◆ **ACTION ITEM**:
I would like each line of the data that holds the word "Italy" copied out.
________________________
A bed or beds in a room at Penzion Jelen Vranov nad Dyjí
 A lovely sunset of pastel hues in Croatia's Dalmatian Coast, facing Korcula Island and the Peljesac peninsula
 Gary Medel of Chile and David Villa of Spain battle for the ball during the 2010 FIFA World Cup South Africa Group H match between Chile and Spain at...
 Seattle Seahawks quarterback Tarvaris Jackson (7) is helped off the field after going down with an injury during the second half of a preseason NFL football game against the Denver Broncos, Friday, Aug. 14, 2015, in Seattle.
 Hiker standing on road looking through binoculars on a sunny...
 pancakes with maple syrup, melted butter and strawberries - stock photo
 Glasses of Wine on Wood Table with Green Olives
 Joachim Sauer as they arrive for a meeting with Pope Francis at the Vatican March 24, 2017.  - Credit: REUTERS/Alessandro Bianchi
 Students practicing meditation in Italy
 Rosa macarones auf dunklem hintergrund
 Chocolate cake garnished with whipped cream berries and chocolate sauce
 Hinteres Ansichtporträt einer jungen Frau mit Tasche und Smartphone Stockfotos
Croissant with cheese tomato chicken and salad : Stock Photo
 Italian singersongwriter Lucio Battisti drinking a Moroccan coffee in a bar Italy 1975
________________________
◆ **WRITTEN SOLUTION**:
 Students practicing meditation in Italy
 Italian singersongwriter Lucio Battisti drinking a Moroccan coffee in a bar Italy 1975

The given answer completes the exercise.